REPUBLIKA.CO.ID, JAKARTA -- Kasus pembunuhan yang dilakukan seorang anggota kepolisian di Kabupaten Melawi, Kalimantan Barat dinilai sesuatu yang berada diluar logika kemanusiaan. Bagaimana tidak, oknum tersebut tega membunuh, bahkan memutilasi dua anak kandungnya yang masih berumur 5 dan 3 tahun.
Wakil Ketua Komisi Perlindungan Anak Indonesia (KPAI) Susanto mengatakan tindakan mutilasi yang terjadi di masyarakat sangat beragam dan dipicu oleh berbagai faktor kemungkinan. Pertama, ingin menghilangkan barang bukti atau membuat badan korban susah untuk diidentifikasi. Kedua, faktor temperamental dan agresif.
Ketiga, hanya untuk tujuan tindak kejahatan. Keempat, fetisisme yaitu seseorang melakukan tindakan mutilasi sebagai simbol kegemaran mereka, yang seolah telah melekat pada kepribadiannya.
Lalu, bagaimana dengan kasus oknum polisi tersebut?

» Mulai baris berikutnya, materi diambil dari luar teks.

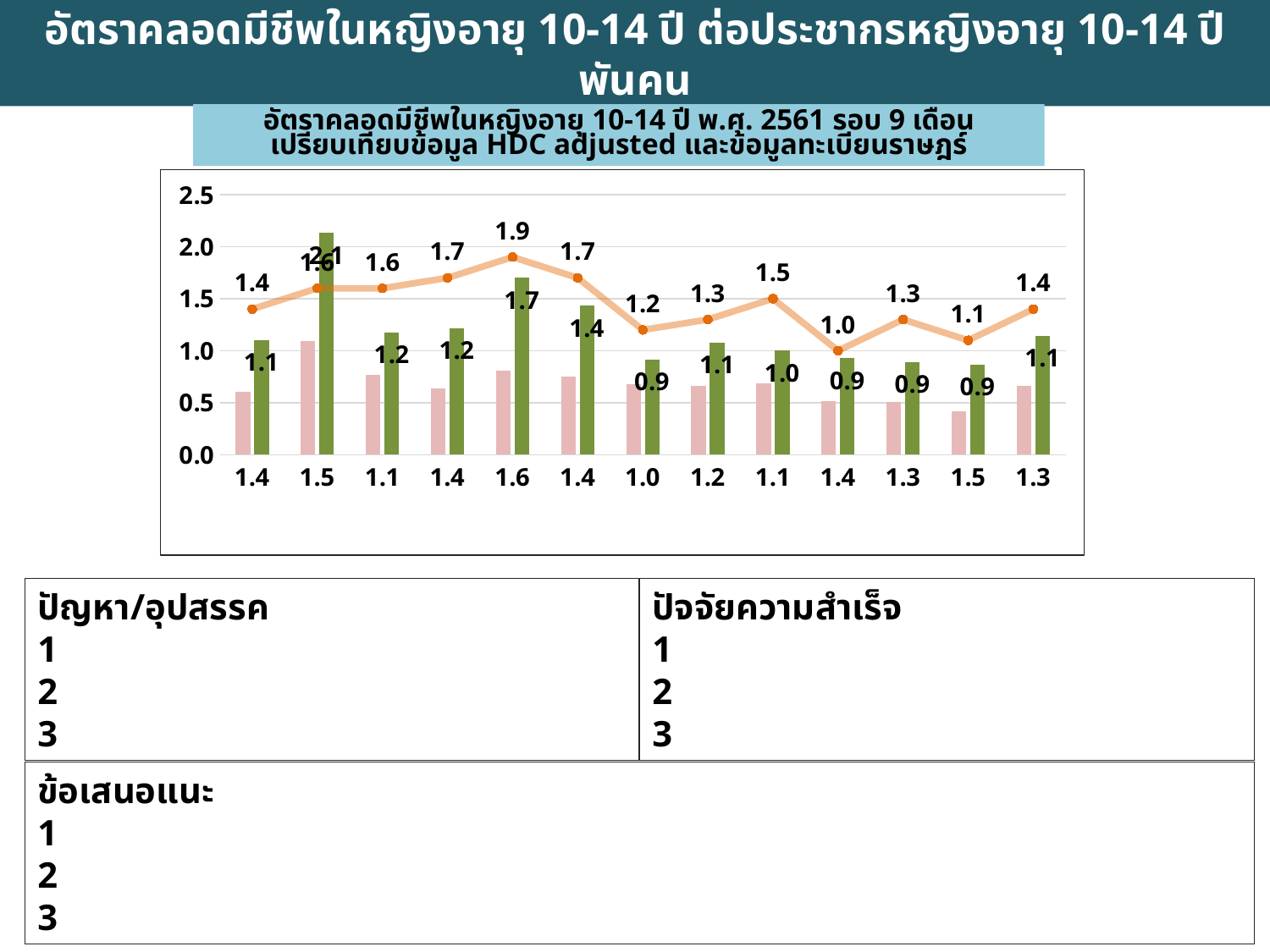
Is the value of the pink bar in the first category greater or less than 1.0? less What is the value of the orange line at the tenth point from the left? 1.0 Which green bar is the tallest in the chart? the second bar (2.1) What kind of chart is shown on the slide? combination bar and line chart At which position along the x axis does the orange line reach its highest value? fifth point (1.9) What is the value of the green bar in the last (thirteenth) category? 1.1 What is the value of the orange line at the fifth point from the left? 1.9 What is the value of the green bar in the second category from the left? 2.1 At which position along the x axis does the orange line reach its lowest value? tenth point (1.0) In the second category, which is larger: the green bar or the orange line value? the green bar How many categories are plotted along the x axis of the chart? 13 What is the difference between the orange line value and the green bar value in the fifth category? 0.2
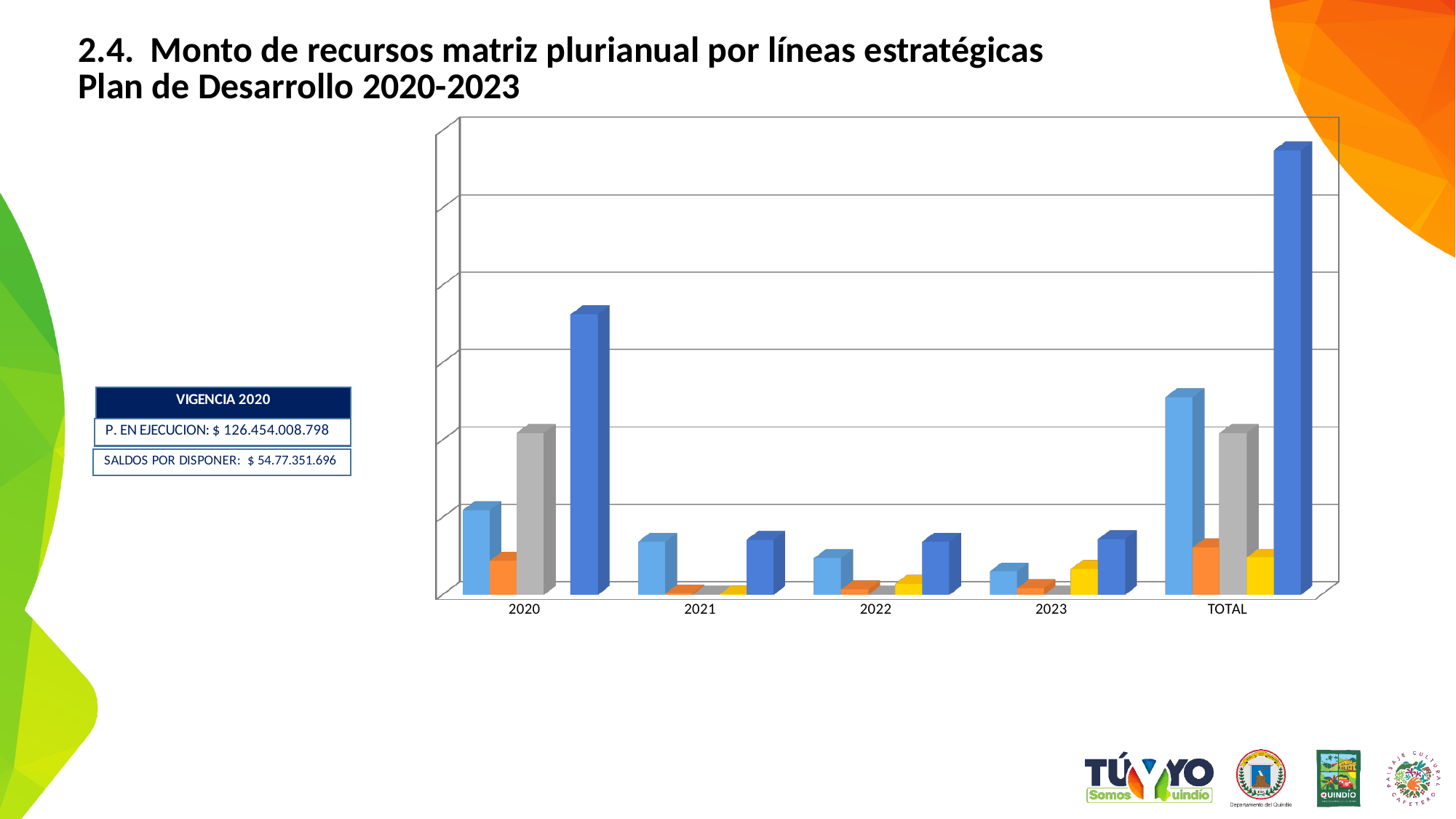
In the 2023 group, which is taller: the yellow bar or the orange bar? yellow bar How many categories are labelled on the x axis of the chart? 5 In the TOTAL group, which is taller: the light blue bar or the gray bar? light blue bar Among the years 2020 to 2023, which year has the shortest light blue bar? 2023 Among the years 2020 to 2023, which year has the tallest dark blue bar? 2020 In the 2020 group, which is taller: the dark blue bar or the gray bar? dark blue bar Do the light blue bars rise or fall from 2020 to 2023? fall Which x-axis category contains the tallest bar in the chart? TOTAL Do the dark blue bars rise or fall from 2020 to 2023? fall What kind of chart is shown on the slide? bar chart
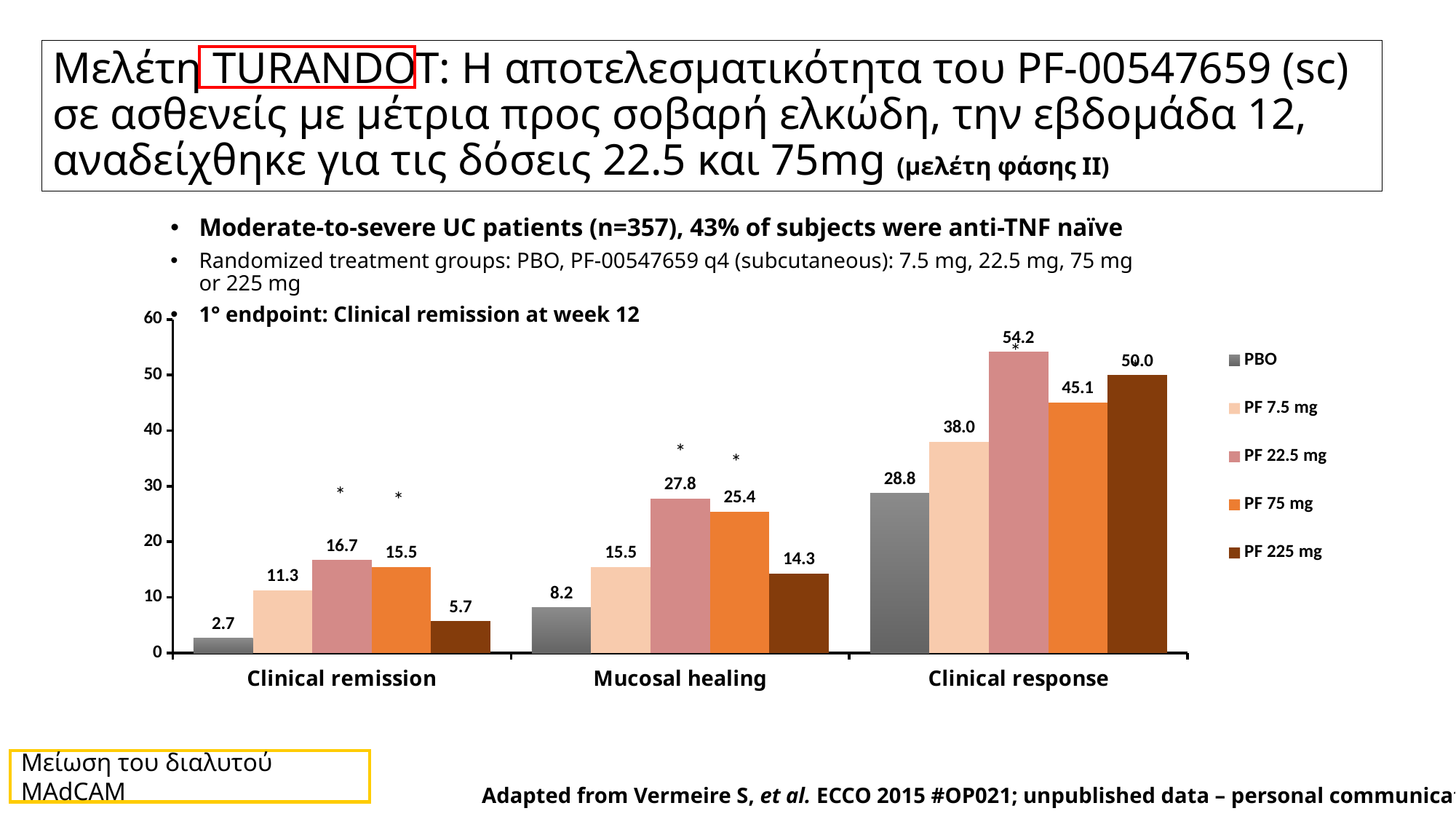
Which treatment group has the lowest value in the Clinical response category? PBO Is the value for PF 7.5 mg in the Clinical response category greater or less than 30? greater How many series does the legend list? 5 How many categories are shown on the x axis? 3 What is the label of the last series in the legend? PF 225 mg What is the value for PF 75 mg in the Mucosal healing category? 25.4 Which treatment group has the highest value in the Mucosal healing category? PF 22.5 mg What kind of chart is shown on the slide? bar chart What is the difference between the PF 22.5 mg and PBO values in the Clinical remission category? 14.0 What is the value for PF 22.5 mg in the Clinical response category? 54.2 In the Clinical response category, which is larger: PF 225 mg or PF 75 mg? PF 225 mg What is the value for PBO in the Clinical remission category? 2.7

"Masih dalam pendalaman, apa motif dan penyebanya sehingga melakukan kejahatan mutilasi terhadap anak kandung sendiri," kata dia kepada Republika.co.id, Ahad (28/2).
(Baca juga: Lemdikpol Harus Tanggung Jawab Soal Kejiwaan Polisi)
Ia pun menegaskan harus ada larangan segala bentuk publikasi mutilasi, baik modus kejahatannya, gerak gerik pelakunya maupun kondisi korbannya. Ia menilai jika dipublikasikan, hal tersebut berpotensi mengganggu tumbuh kembang bahkan diimitasi oleh anak. Apalagi, menurut teori imitasi asal Prancis, Gabriel Tarde (1843-1904) disebutkan masyarakat selalu dalam proses meniru.
"Maka penyebaran kasus mutilasi melalu berbagai media termasuk media sosial harus dihentikan," ujar Susanto.